B-52s have taken part in annual exercises before, but Little said the Pentagon wanted to underline their use this time given the current, heightened tensions.
“We’re drawing attention to the fact that we have extended deterrence capabilities that we believe are important to demonstrate in the wake of recent North Korean rhetoric,” he said.
That message was echoed in Seoul on Monday by visiting Deputy Defense Secretary Ashton Carter, who promised to provide South Korea with every available military resource “offered by the U.S. nuclear umbrella.”
Another B-52 training mission was carried out Tuesday, Yonhap cited a South Korean military official as saying.
“The bomber struck a simulated target in (eastern) Gangwon Province,” the official said.
In a major announcement Friday, the United States unveiled plans to bolster its own missile defenses in direct response to the growing threat posed by North Korea. Defense Secretary Chuck Hagel announced that 14 more interceptors would be stationed in Alaska, increasing by almost half the 30 already deployed along the California and Alaska coastlines.
Hagel said the defense upgrade was designed to “stay ahead of the threat” from North Korea, which is still believed to be years from having a missile capable of carrying a nuclear warhead to the continental United States.
The U.S. initiative did not go down well in Beijing, where the Chinese foreign ministry warned that any effort to increase military capacity would only serve to “intensify antagonism.”
China is North Korea’s sole major ally and main trading partner. Although it backed the latest U.N. sanctions against Pyongyang, analysts say China’s main concern is to avoid sudden regime collapse in Pyongyang that might result in a U.S.-allied, reunified Korea.
Despite its growing isolation and the stepped-up international pressure, North Korea insists its plan to develop a viable nuclear deterrent is “unshakeable” and non-negotiable.
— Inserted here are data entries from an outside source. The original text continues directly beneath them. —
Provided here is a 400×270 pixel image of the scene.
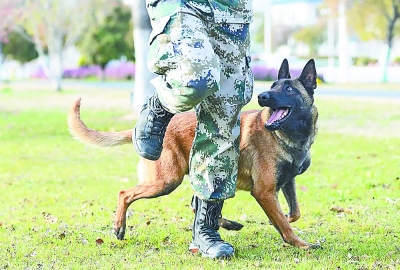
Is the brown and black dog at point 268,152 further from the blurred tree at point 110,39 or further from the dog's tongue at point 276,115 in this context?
the blurred tree at point 110,39

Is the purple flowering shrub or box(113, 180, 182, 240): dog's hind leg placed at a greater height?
box(113, 180, 182, 240): dog's hind leg

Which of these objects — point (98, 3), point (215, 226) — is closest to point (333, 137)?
point (215, 226)

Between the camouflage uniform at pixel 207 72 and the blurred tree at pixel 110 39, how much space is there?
41237 millimetres

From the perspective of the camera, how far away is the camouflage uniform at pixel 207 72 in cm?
331

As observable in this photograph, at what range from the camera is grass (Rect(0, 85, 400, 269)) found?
12.7 ft

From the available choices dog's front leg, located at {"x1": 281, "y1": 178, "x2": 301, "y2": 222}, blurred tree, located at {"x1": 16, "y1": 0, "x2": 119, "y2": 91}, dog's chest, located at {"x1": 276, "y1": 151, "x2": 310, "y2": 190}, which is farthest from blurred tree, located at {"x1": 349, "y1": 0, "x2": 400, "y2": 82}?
dog's chest, located at {"x1": 276, "y1": 151, "x2": 310, "y2": 190}

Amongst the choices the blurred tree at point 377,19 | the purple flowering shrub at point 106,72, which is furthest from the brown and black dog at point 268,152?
the purple flowering shrub at point 106,72

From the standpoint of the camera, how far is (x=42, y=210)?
552cm

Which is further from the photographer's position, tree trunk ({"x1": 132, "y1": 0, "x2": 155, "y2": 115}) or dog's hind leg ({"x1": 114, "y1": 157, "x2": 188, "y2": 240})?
tree trunk ({"x1": 132, "y1": 0, "x2": 155, "y2": 115})

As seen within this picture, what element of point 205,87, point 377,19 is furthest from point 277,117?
point 377,19

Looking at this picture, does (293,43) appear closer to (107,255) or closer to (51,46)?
(51,46)

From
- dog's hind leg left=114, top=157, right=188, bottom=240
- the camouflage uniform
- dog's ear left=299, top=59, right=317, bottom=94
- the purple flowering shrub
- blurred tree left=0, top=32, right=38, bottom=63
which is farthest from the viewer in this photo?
blurred tree left=0, top=32, right=38, bottom=63

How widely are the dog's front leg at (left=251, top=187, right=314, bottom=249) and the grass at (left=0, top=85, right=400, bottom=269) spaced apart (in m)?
0.07

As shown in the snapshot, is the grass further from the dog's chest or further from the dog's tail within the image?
the dog's tail
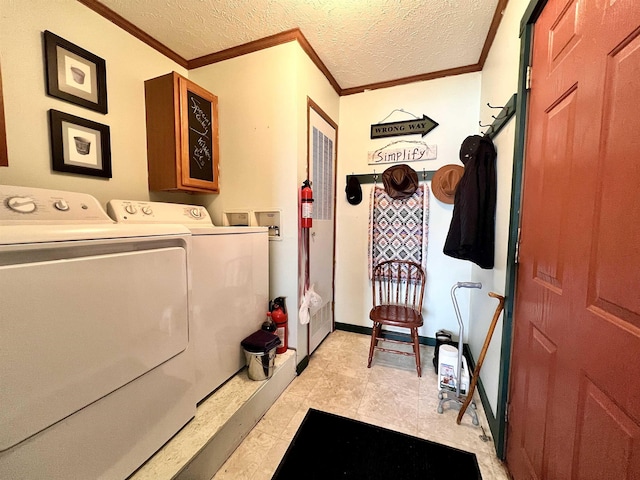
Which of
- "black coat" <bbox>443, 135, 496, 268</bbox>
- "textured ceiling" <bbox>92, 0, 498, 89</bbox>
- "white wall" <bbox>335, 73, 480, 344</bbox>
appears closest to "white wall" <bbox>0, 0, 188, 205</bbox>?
"textured ceiling" <bbox>92, 0, 498, 89</bbox>

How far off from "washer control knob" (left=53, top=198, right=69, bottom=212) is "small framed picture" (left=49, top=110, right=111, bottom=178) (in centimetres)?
40

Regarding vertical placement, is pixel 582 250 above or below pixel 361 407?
above

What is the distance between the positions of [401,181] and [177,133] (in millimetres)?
1893

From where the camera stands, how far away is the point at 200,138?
1883 millimetres

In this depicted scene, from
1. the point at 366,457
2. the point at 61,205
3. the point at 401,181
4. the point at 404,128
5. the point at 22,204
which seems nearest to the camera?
the point at 22,204

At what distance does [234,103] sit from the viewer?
6.42 ft

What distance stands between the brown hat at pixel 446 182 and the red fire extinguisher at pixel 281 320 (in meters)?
1.71

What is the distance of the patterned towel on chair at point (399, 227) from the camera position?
92.7 inches

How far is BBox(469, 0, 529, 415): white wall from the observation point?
1312 millimetres

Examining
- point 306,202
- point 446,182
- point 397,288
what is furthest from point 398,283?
point 306,202

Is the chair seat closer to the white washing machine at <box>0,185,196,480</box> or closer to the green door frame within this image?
the green door frame

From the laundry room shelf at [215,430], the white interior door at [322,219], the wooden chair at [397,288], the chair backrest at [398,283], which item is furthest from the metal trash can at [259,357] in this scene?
the chair backrest at [398,283]

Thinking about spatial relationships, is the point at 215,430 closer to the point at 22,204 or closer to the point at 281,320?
the point at 281,320

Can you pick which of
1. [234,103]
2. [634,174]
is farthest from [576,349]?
[234,103]
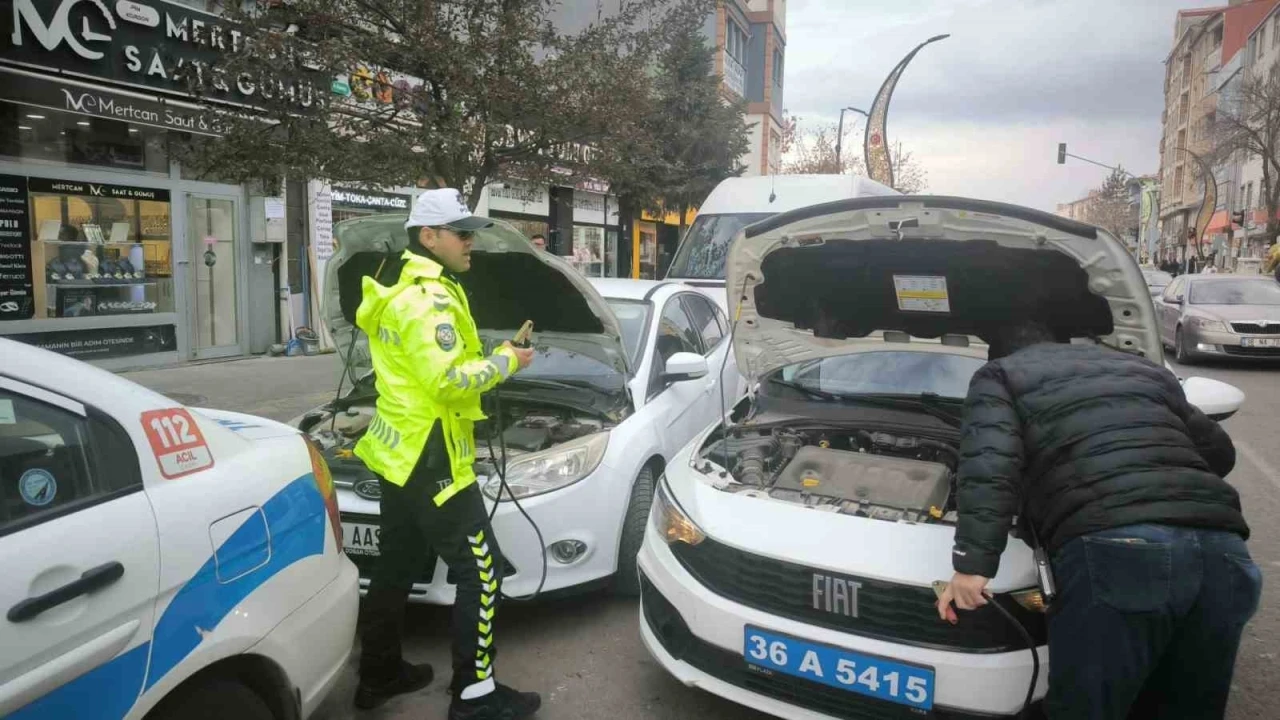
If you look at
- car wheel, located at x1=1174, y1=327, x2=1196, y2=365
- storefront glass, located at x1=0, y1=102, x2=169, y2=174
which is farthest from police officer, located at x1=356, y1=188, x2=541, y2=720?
car wheel, located at x1=1174, y1=327, x2=1196, y2=365

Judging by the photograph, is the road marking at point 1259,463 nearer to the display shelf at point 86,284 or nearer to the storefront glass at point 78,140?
the storefront glass at point 78,140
On the first day of negotiations for a conventional weapons treaty at U.N. headquarters Monday, the North’s deputy U.N. ambassador, Ri Tong-Il, proclaimed the North’s “very proud and powerful” position as the latest nuclear weapons state. Ri also denounced what he termed a U.S. policy of “nuclear blackmail” that he insisted would “in the long run give birth to more nuclear weapons states.”